Exercise goal — Drop the pictures from the entries below, then reproduce the rest exactly.

Excerpts of spatial question data —

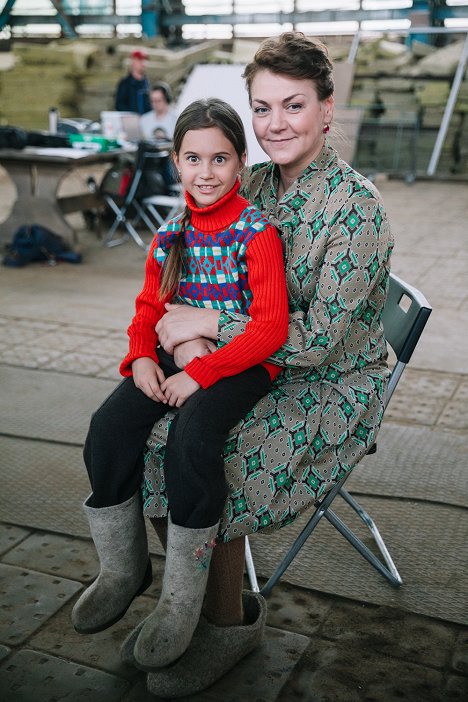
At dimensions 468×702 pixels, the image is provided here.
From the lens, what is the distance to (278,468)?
2002 mm

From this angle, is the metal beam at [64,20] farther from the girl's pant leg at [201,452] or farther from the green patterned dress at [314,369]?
the girl's pant leg at [201,452]

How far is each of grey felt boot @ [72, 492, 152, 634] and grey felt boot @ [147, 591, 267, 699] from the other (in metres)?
0.19

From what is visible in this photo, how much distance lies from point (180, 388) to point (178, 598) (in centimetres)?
51

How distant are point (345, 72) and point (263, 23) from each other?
478 centimetres

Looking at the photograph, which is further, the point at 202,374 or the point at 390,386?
the point at 390,386

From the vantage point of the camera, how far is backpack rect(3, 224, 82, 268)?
23.3ft

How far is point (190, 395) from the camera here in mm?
2010

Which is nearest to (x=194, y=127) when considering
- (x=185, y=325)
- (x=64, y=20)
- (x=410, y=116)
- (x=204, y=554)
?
(x=185, y=325)

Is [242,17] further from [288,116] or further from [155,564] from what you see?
[155,564]

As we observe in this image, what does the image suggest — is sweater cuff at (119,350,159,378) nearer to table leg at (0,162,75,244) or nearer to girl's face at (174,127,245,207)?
girl's face at (174,127,245,207)

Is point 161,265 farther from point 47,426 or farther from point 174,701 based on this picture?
point 47,426

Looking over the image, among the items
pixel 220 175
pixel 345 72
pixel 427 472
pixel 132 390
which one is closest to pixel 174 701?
pixel 132 390

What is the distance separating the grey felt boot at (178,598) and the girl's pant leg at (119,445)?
6.9 inches

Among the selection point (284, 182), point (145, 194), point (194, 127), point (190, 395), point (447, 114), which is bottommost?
point (145, 194)
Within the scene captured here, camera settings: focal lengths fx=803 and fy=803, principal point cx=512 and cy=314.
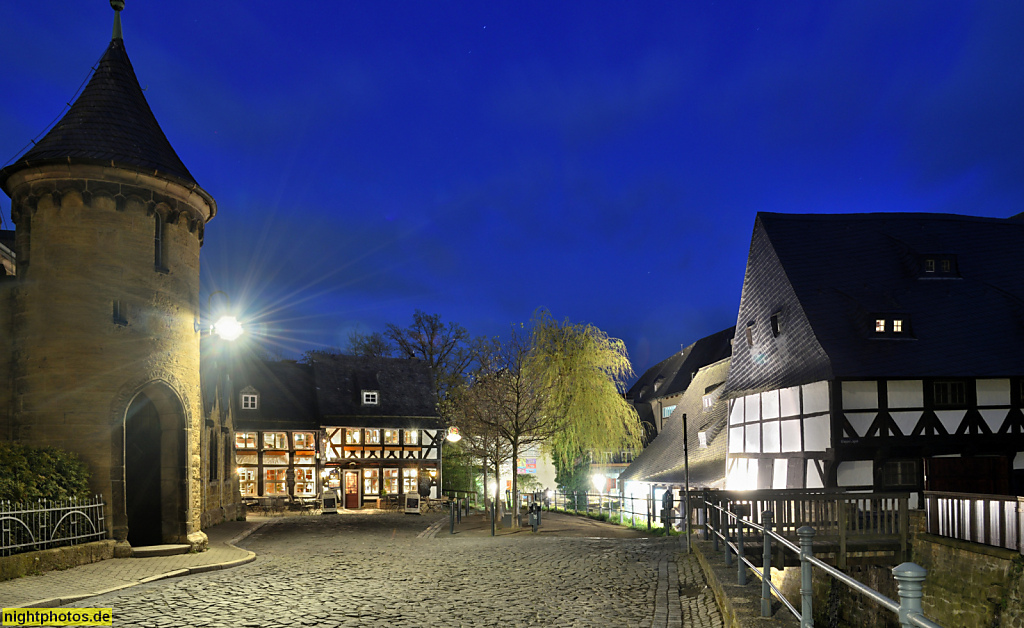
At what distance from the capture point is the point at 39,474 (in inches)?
576

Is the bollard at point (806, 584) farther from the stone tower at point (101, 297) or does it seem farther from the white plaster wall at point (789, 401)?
the white plaster wall at point (789, 401)

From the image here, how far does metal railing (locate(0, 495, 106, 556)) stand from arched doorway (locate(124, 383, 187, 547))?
6.11 feet

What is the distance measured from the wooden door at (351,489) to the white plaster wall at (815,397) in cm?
2281

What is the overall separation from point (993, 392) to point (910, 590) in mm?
20229

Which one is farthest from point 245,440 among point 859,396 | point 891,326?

Response to the task —
At dimensions 468×702 pixels, the image is provided here.
From the lens, what is the distance to (278,468)?
2002 mm

From this angle, is the metal beam at [64,20] farther from the girl's pant leg at [201,452] or farther from the green patterned dress at [314,369]?
the girl's pant leg at [201,452]

How far is each of grey felt boot @ [72, 492, 152, 634] and grey felt boot @ [147, 591, 267, 699] from the other (in metres)?
0.19

From what is visible in this photo, how much distance lies from point (180, 388) to point (178, 598) (in centimetres)?
51

How distant are point (345, 72) and point (263, 23) from each other?
478 centimetres

Looking at the photograph, which is further, the point at 202,374 or the point at 390,386?
the point at 390,386

From the vantage point of the camera, how far is backpack rect(3, 224, 82, 268)?
23.3ft

How far is point (190, 395) from the camera here in mm?
2010

Which is nearest to (x=194, y=127) when considering
- (x=185, y=325)
- (x=64, y=20)
- (x=410, y=116)
- (x=204, y=554)
?
(x=185, y=325)

Is [242,17] further from [288,116] or further from [155,564] from what you see?
[155,564]

As we observe in this image, what does the image suggest — is sweater cuff at (119,350,159,378) nearer to table leg at (0,162,75,244) or nearer to girl's face at (174,127,245,207)?
girl's face at (174,127,245,207)

Is point 161,265 farther from point 47,426 or farther from point 174,701 based on this picture?
point 47,426

Looking over the image, among the items
pixel 220 175
pixel 345 72
pixel 427 472
pixel 132 390
which one is closest to pixel 174 701?
pixel 132 390

What is the distance separating the grey felt boot at (178,598) and the girl's pant leg at (119,445)?
6.9 inches

Among the selection point (284, 182), point (145, 194), point (194, 127), point (190, 395), point (447, 114), which is bottommost?
point (145, 194)
Within the scene captured here, camera settings: focal lengths fx=803 and fy=803, principal point cx=512 and cy=314.
At what distance from the capture point is the point at 39,474 (in inches)?
576

Is the bollard at point (806, 584) farther from the stone tower at point (101, 297) or does it seem farther from the white plaster wall at point (789, 401)?
the white plaster wall at point (789, 401)

From the image here, how far does metal railing (locate(0, 495, 106, 556)) stand from arched doorway (locate(124, 383, 187, 547))?
6.11 feet

What is the distance measured from the wooden door at (351,489) to the white plaster wall at (815,397) in cm?
2281

What is the overall separation from point (993, 392) to point (910, 590) in mm?
20229

Which one is farthest from point 245,440 among point 859,396 | point 891,326?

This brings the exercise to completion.